The clinical trial, Evaluating Nilotinib Efficacy and Safety in Clinical Trials of Newly Diagnosed Ph+ CML Patients (ENESTnd), is a Phase III randomized, open-label, multicenter trial comparing the efficacy and safety of Tasigna versus Glivec in adult patients with newly diagnosed Ph+ CML in chronic phase.

It is the largest global randomized comparison of two oral therapies ever conducted in newly diagnosed Ph+ CML patients. Designed to detect a difference in MMR between Tasigna and Glivec after 12 months of treatment, it is also the first registration study in which molecular traces of a key biomarker specific to Ph+ CML have been used as a primary endpoint for regulatory review.

ENESTnd is being conducted at 220 global sites with 846 patients enrolled.
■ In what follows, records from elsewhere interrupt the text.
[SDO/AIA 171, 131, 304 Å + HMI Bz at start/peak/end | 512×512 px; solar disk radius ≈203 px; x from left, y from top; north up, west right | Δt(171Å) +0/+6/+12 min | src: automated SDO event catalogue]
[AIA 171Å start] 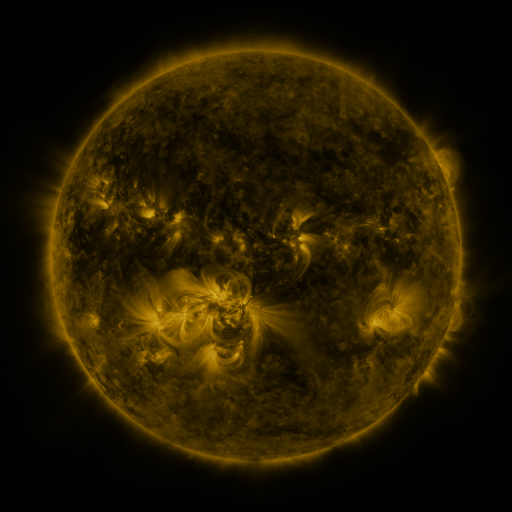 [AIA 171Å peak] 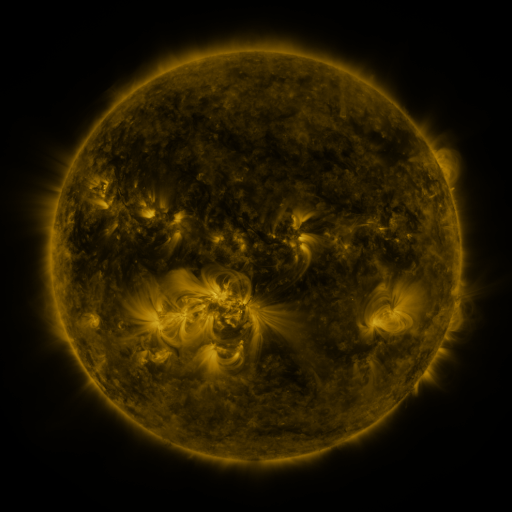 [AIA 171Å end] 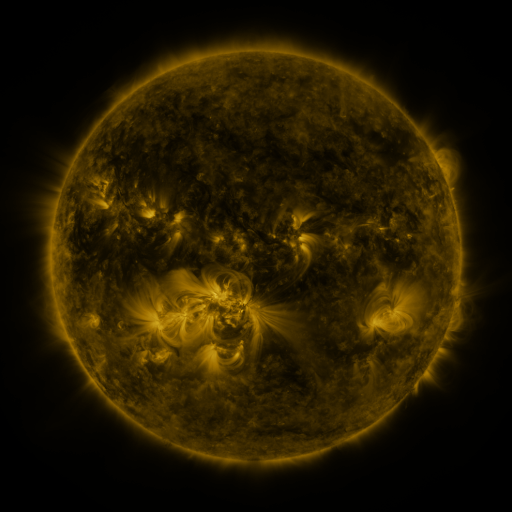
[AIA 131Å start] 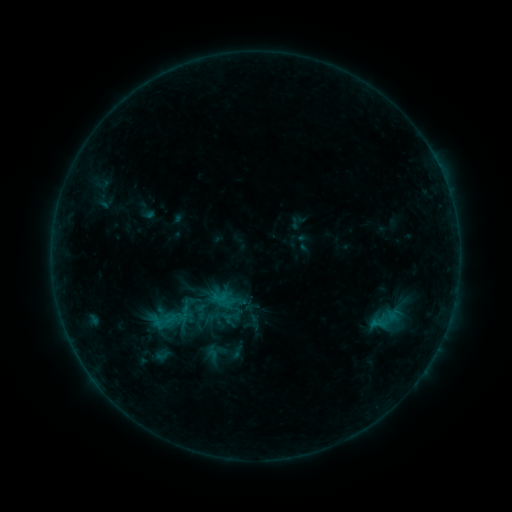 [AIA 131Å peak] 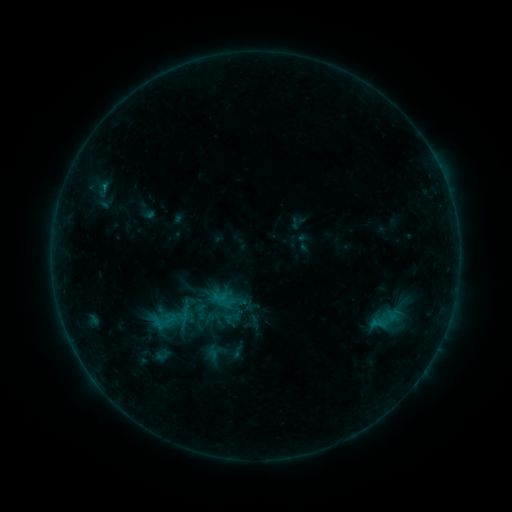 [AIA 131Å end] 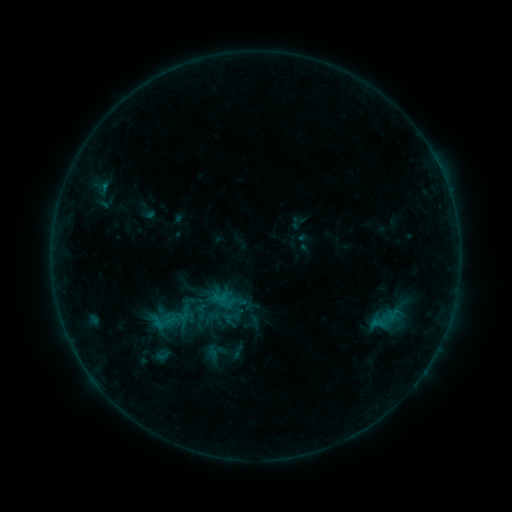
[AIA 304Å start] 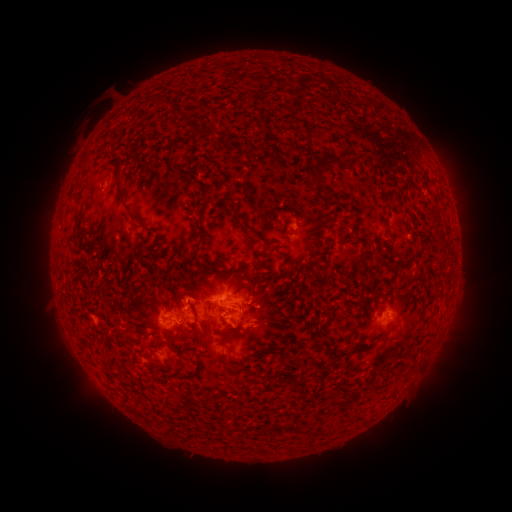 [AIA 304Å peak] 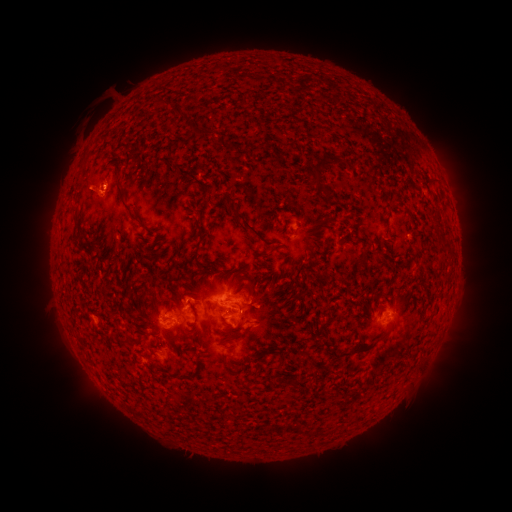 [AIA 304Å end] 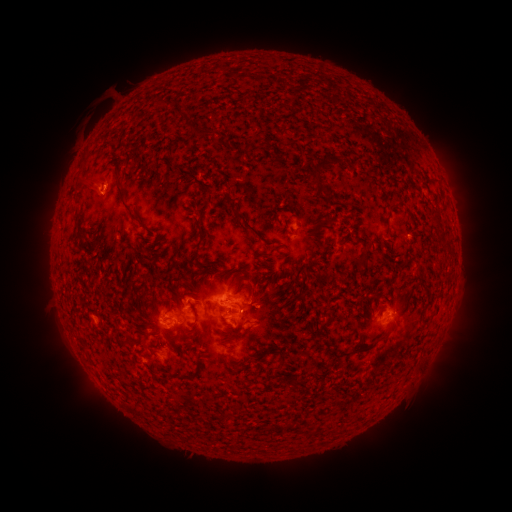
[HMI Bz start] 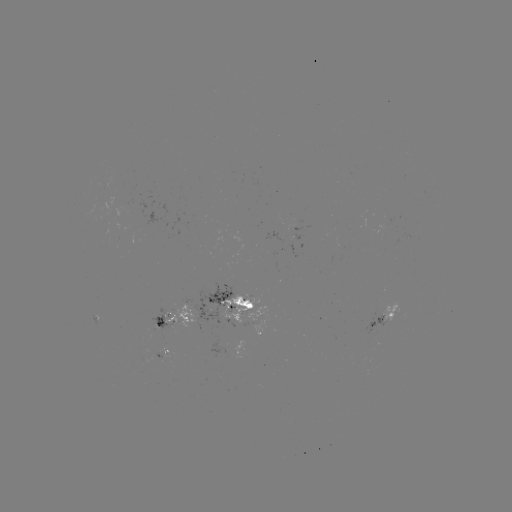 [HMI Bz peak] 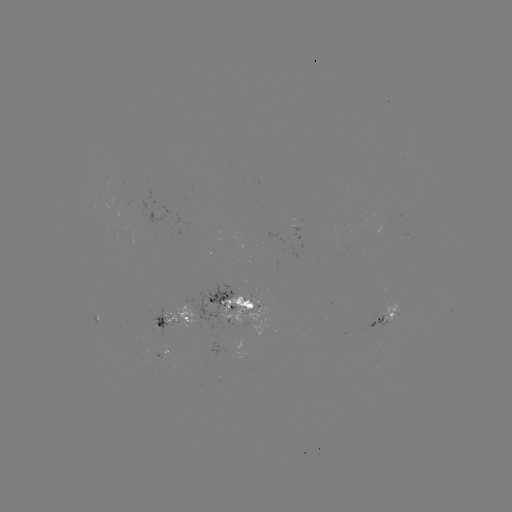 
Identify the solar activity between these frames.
eruption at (87, 184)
Patients were randomized to receive Tasigna 400 mg twice daily, Tasigna 300 mg twice daily  or Glivec 400 mg once daily.

At 12 months, fewer patients progressed to accelerated or blastic phase on Tasigna 300 mg twice daily than on Glivec 400 mg once daily.
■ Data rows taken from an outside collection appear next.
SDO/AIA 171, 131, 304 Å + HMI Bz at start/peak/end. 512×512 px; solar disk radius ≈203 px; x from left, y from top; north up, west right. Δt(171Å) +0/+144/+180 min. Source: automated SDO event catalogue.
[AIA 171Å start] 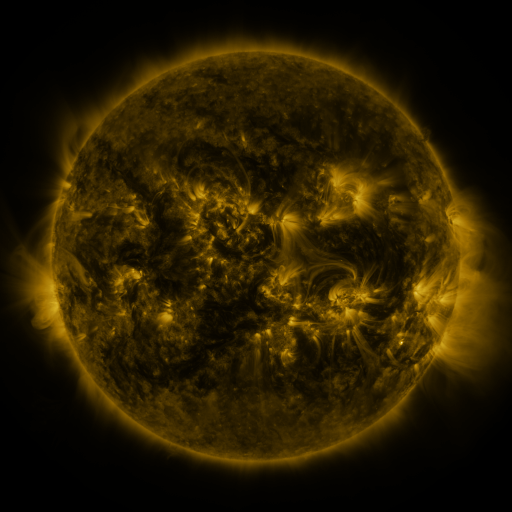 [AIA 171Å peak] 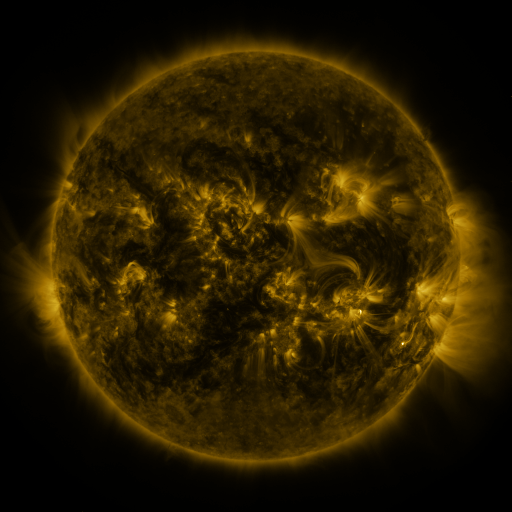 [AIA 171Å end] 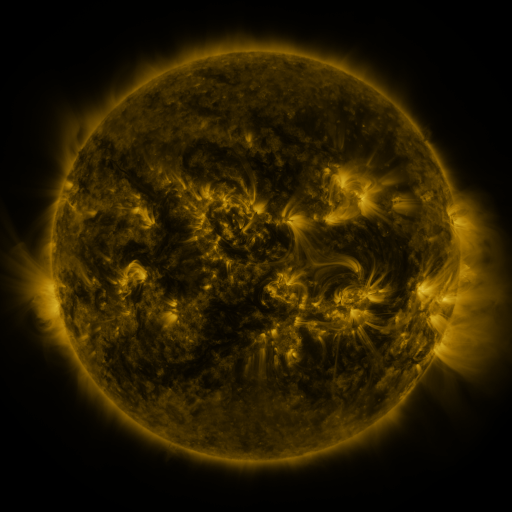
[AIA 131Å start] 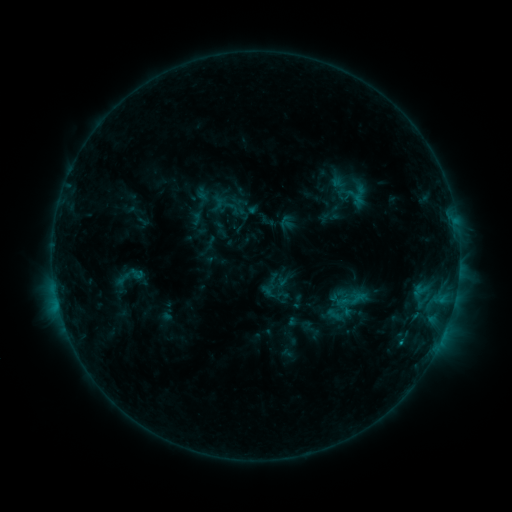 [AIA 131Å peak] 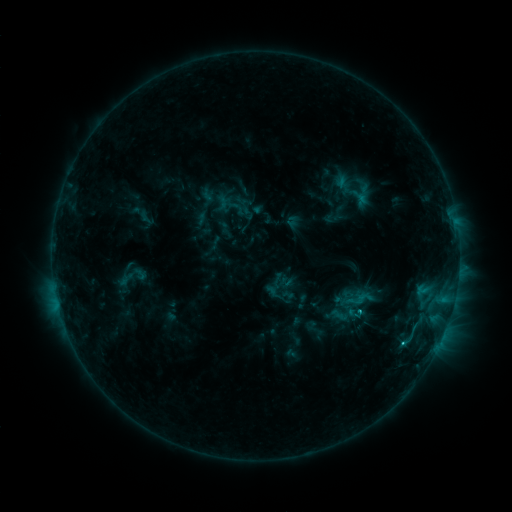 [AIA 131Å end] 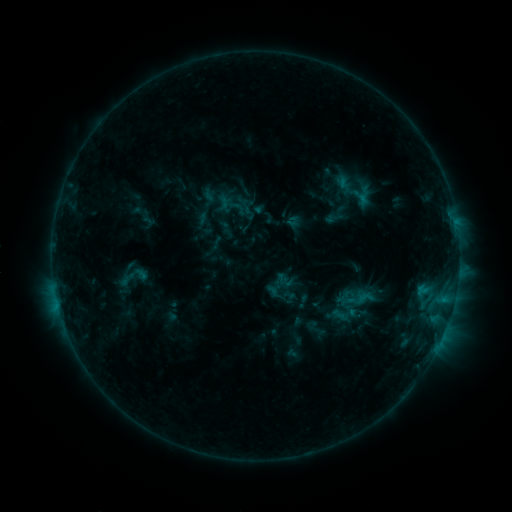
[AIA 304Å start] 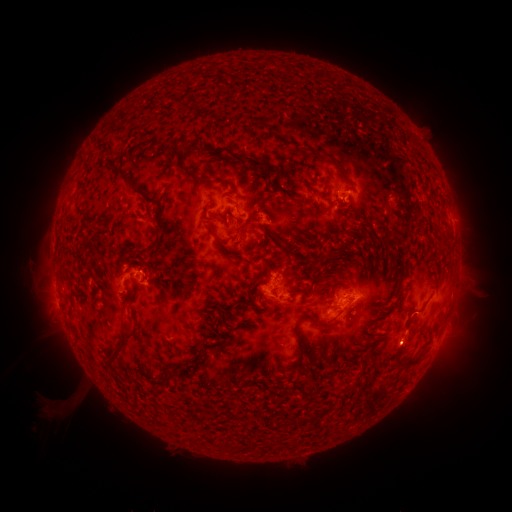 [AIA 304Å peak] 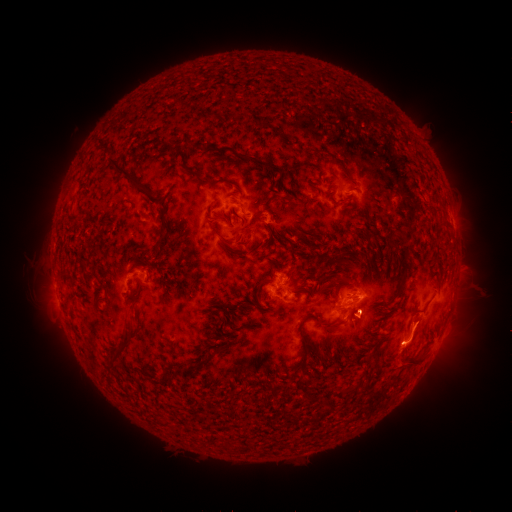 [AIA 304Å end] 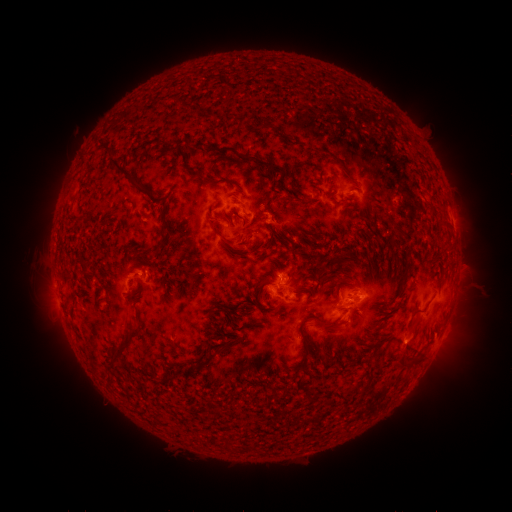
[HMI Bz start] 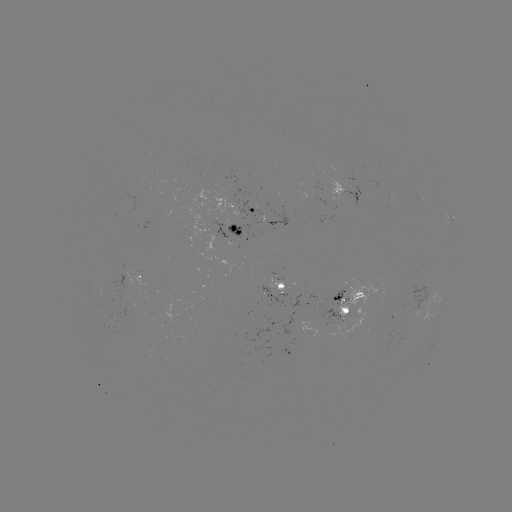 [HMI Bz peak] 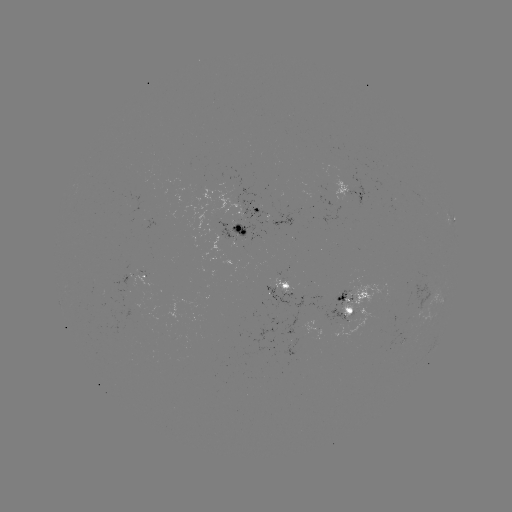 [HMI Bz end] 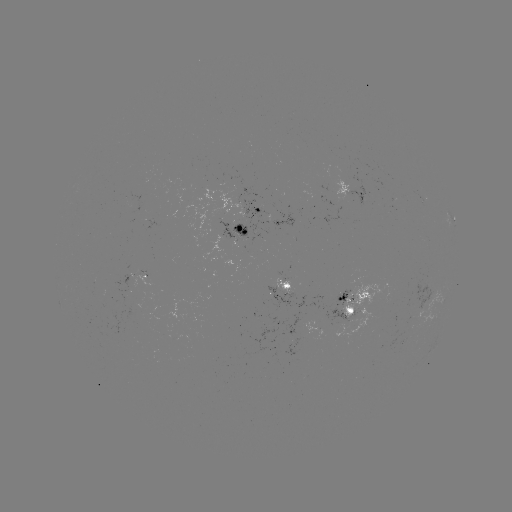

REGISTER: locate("emerging-flux region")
Tasigna was also well tolerated in patients.

“The outstanding rates of response observed with Tasigna, combined with the very low rate of disease progression, strongly indicate that patients who begin their treatment with Tasigna may have long-term improvement of progression-free survival,” said Giuseppe Saglio, University of Turin, San Luigi Hospital, Orbassano-Torino, Italy, a member of the study management committee.

Novartis now plans to file worldwide applications for approval of Tasigna as a treatment for adult patients with newly diagnosed Ph+ CML.
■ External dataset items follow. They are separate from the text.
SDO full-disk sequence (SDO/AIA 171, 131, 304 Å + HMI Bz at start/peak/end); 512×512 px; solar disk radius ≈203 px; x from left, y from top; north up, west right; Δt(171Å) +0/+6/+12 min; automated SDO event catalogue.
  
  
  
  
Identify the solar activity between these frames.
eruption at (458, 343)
Tasigna is currently approved in more than 80 countries including the European Union, United States and other countries for the treatment of adult patients with Ph+ CML in chronic phase or accelerated phase who are resistant or intolerant to prior treatment including Glivec.

What is Philadelphia chromosome-positive chronic myeloid leukemia (Ph+ CML)?

CML is a disease in which the body produces cancerous white blood cells. Almost all patients with CML have an abnormality known as the Philadelphia chromosome, which produces a protein called Bcr-Abl. Bcr-Abl causes malignant white blood cells to proliferate. Worldwide, CML is responsible for approximately 10% to 15% of all adult cases of leukemia, with an incidence of one to two cases per 100,000 people per year.

Glivec is currently approved in more than 90 countries, including the US, EU and Japan, for the treatment of all phases of Ph+ CML. Glivec is also approved in the US, EU and other countries for the treatment of patients with Kit (CD117)-positive gastrointestinal tumors (GIST), which cannot be surgically removed and/or have already spread to other parts of the body (metastasized).

In the US and EU, Glivec is now approved for the post-surgery treatment of adult patients following complete surgical removal of Kit (CD117)-positive gastrointestinal stromal tumors. In the EU, Glivec is also approved for the treatment of adult patients with newly diagnosed Ph+ acute lymphoblastic leukemia (Ph+ ALL) in combination with chemotherapy and as a single agent for patients with relapsed or refractory Ph+ ALL.

Glivec is also approved for the treatment of adult patients with unresectable, recurrent and/or metastatic dermatofibrosarcoma protuberans (DFSP) who are not eligible for surgery. Glivec is also approved for the treatment of patients with elodysplastic/myeloproliferative diseases. Glivec is also approved for hypereosinophilic syndrome and/or chronic eosinophilic leukemia.

Headquartered in Basel, Switzerland, Novartis Group offers a diversified portfolio to best meet these needs: innovative medicines, cost-saving generic pharmaceuticals, preventive vaccines, diagnostic tools and consumer health products. In 2008, the Group’s continuing operations achieved net sales of USD 41.5 billion and net income of USD 8.2 billion. Approximately USD 7.2 billion was invested in R&D activities throughout the Group.